▶ **TASK TO COMPLETE**
Write out each record below exactly as it appears, with no pictures.

_ _ _

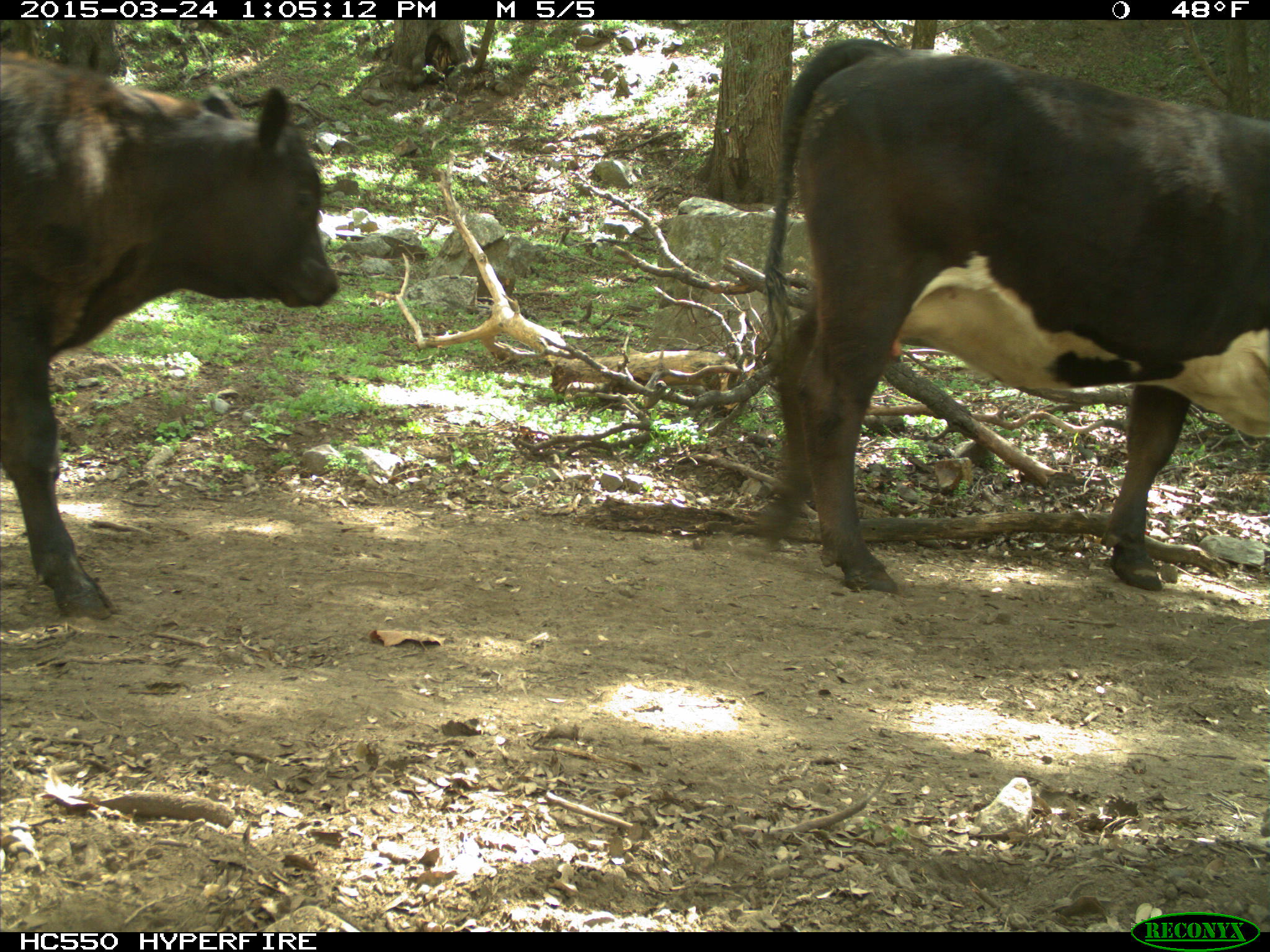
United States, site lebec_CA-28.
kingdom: Animalia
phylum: Chordata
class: Mammalia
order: Artiodactyla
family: Bovidae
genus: Bos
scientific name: Bos taurus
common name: domestic cow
Bos taurus (domestic cow).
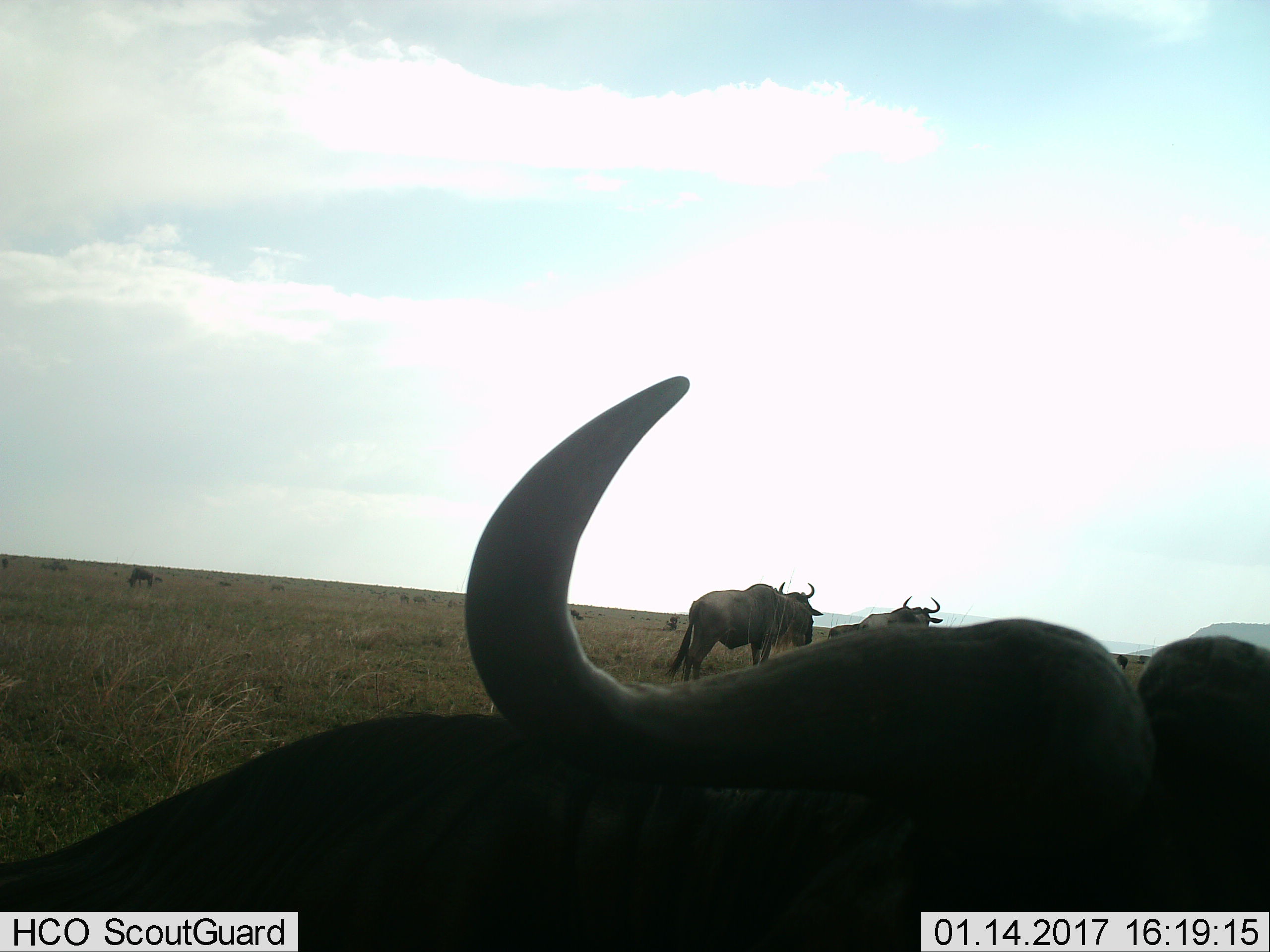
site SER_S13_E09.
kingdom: Animalia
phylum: Chordata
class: Mammalia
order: Artiodactyla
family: Bovidae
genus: Connochaetes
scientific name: Connochaetes taurinus taurinus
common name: blue wildebeest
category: wildebeestblue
Wildebeestblue (blue wildebeest) (Connochaetes taurinus taurinus), count 11-50. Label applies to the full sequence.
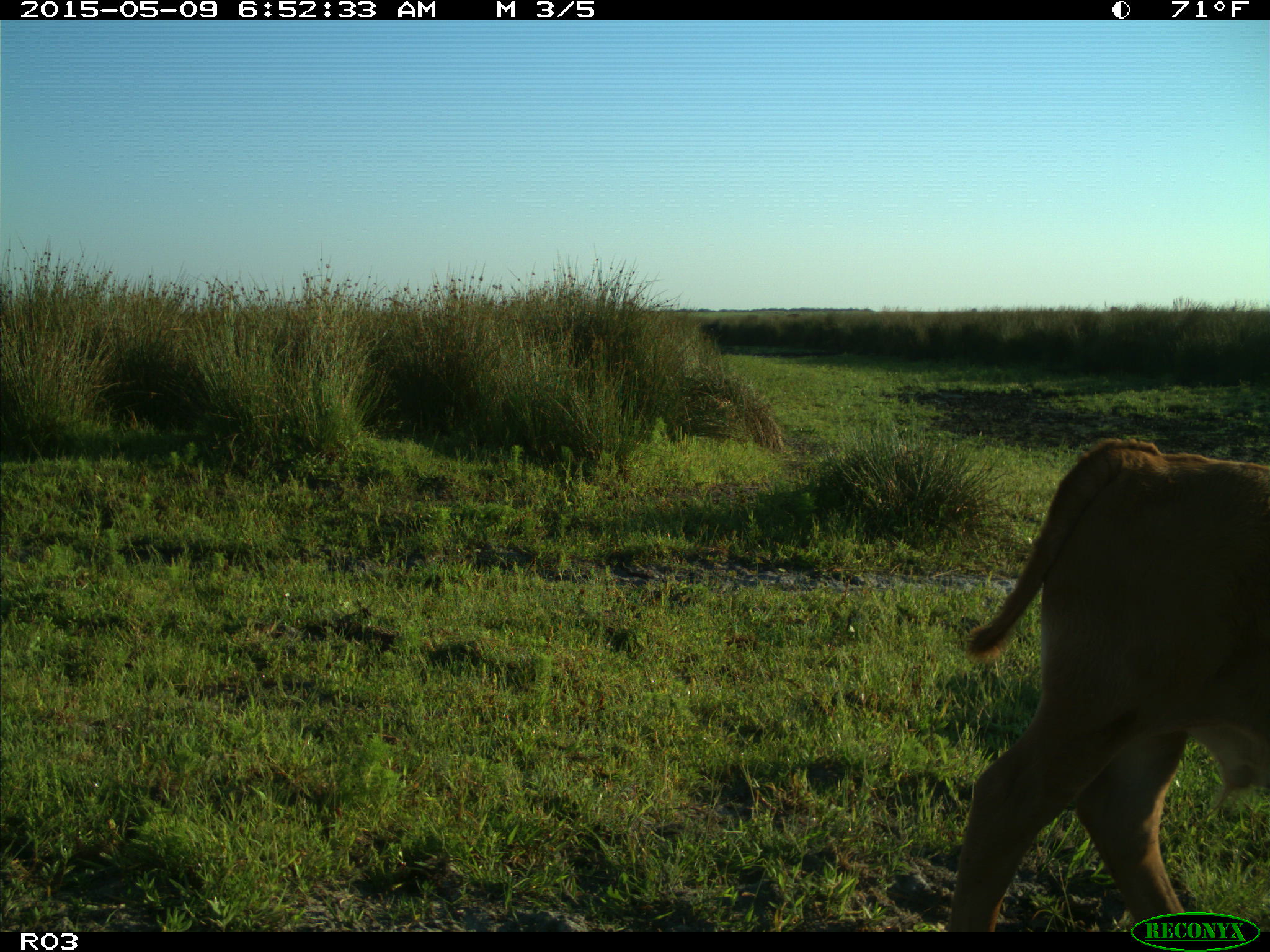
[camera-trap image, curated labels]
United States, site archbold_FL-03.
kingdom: Animalia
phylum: Chordata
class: Mammalia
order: Artiodactyla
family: Bovidae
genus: Bos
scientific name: Bos taurus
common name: domestic cow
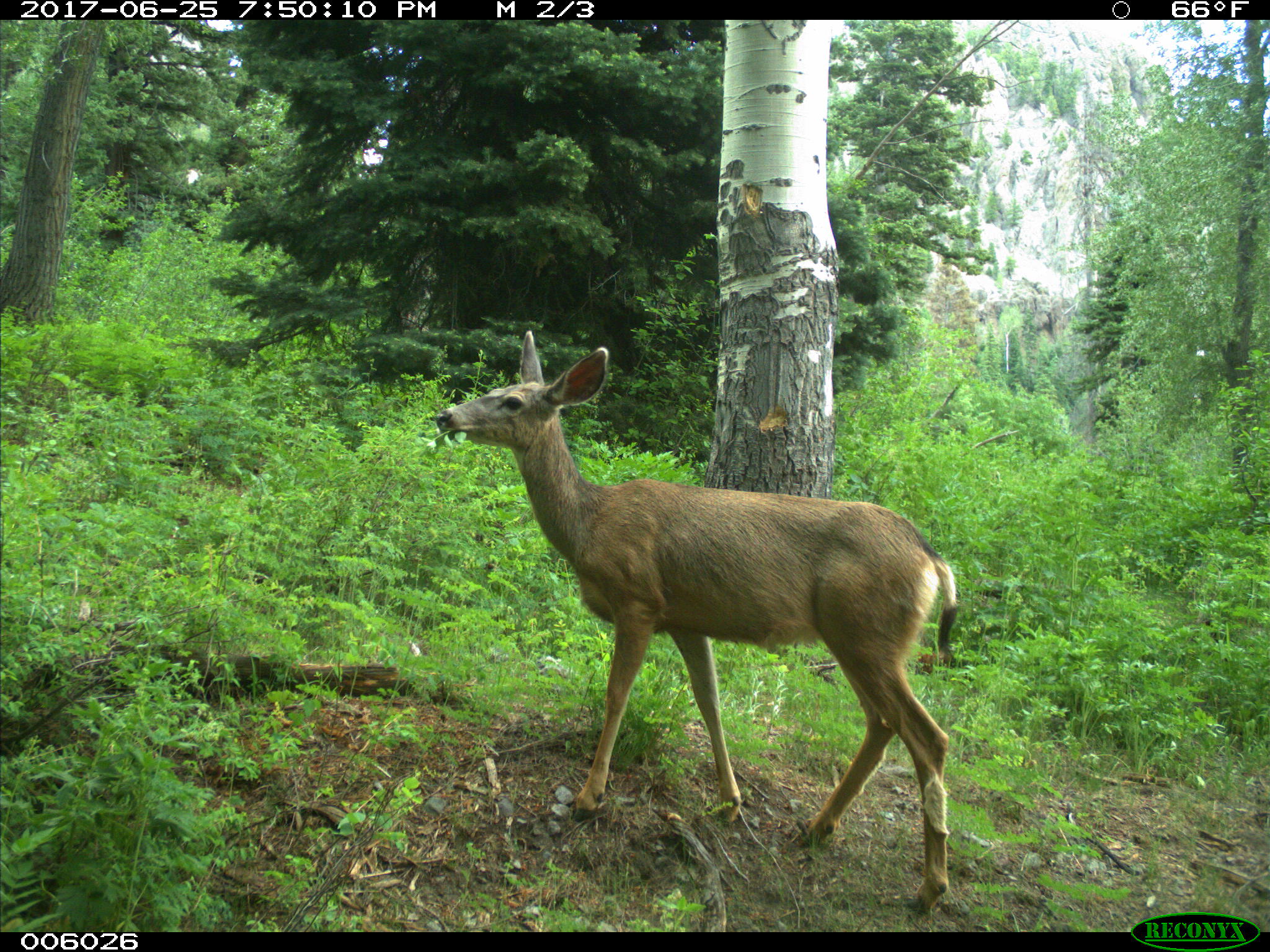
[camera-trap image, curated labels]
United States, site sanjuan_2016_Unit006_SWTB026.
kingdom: Animalia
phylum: Chordata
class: Mammalia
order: Artiodactyla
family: Cervidae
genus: Odocoileus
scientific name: Odocoileus hemionus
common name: mule deer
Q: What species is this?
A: Odocoileus hemionus (mule deer).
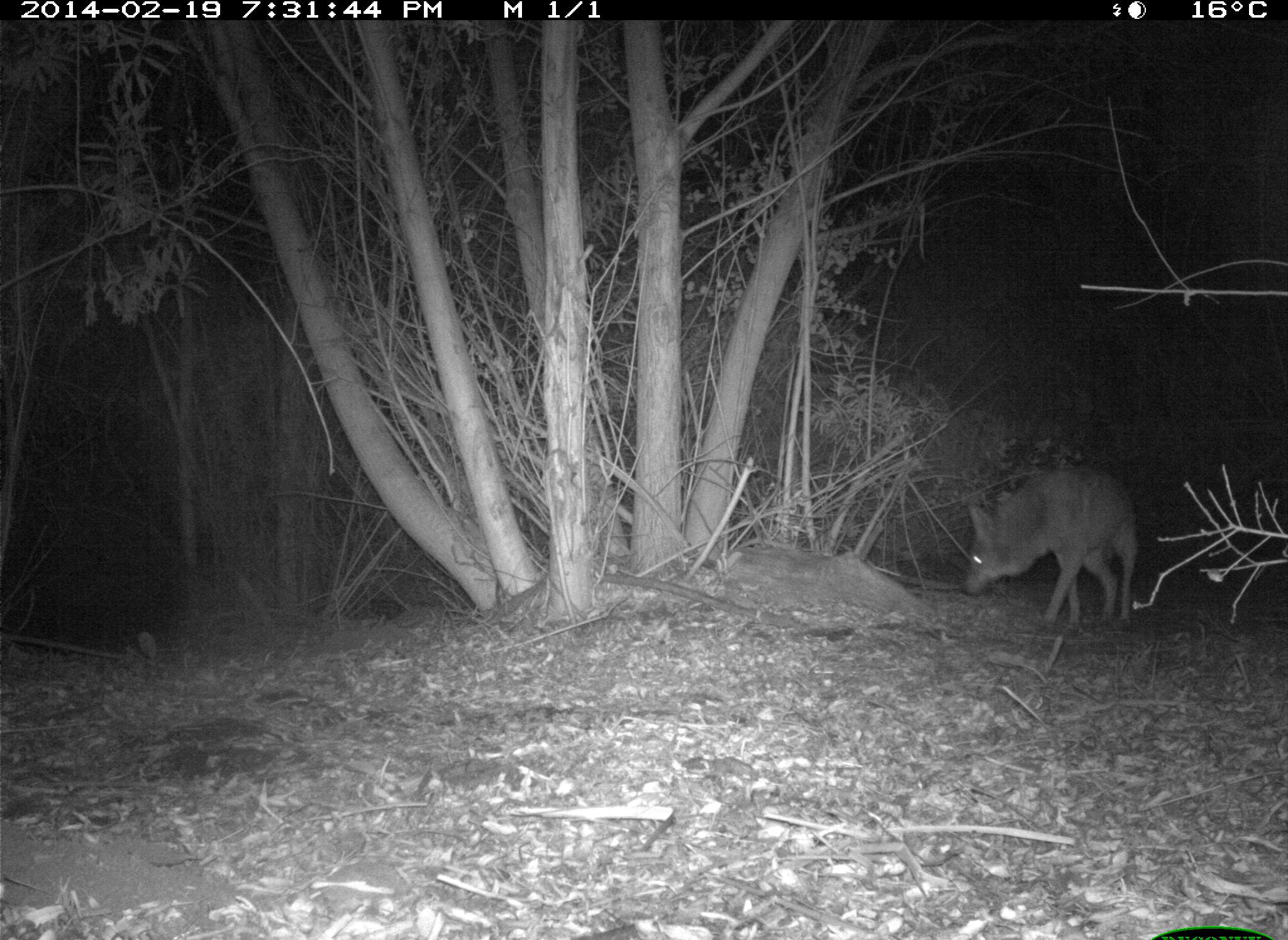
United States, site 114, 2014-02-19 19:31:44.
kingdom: Animalia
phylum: Chordata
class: Mammalia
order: Carnivora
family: Canidae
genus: Canis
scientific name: Canis latrans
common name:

_ _ _

▶ **ANSWER TO THE PROBLEM**
United States, site lebec_CA-28.
kingdom: Animalia
phylum: Chordata
class: Mammalia
order: Artiodactyla
family: Bovidae
genus: Bos
scientific name: Bos taurus
common name: domestic cow
Bos taurus (domestic cow).
site SER_S13_E09.
kingdom: Animalia
phylum: Chordata
class: Mammalia
order: Artiodactyla
family: Bovidae
genus: Connochaetes
scientific name: Connochaetes taurinus taurinus
common name: blue wildebeest
category: wildebeestblue
Wildebeestblue (blue wildebeest) (Connochaetes taurinus taurinus), count 11-50. Label applies to the full sequence.
[camera-trap image, curated labels]
United States, site archbold_FL-03.
kingdom: Animalia
phylum: Chordata
class: Mammalia
order: Artiodactyla
family: Bovidae
genus: Bos
scientific name: Bos taurus
common name: domestic cow
[camera-trap image, curated labels]
United States, site sanjuan_2016_Unit006_SWTB026.
kingdom: Animalia
phylum: Chordata
class: Mammalia
order: Artiodactyla
family: Cervidae
genus: Odocoileus
scientific name: Odocoileus hemionus
common name: mule deer
Q: What species is this?
A: Odocoileus hemionus (mule deer).
United States, site 114, 2014-02-19 19:31:44.
kingdom: Animalia
phylum: Chordata
class: Mammalia
order: Carnivora
family: Canidae
genus: Canis
scientific name: Canis latrans
common name:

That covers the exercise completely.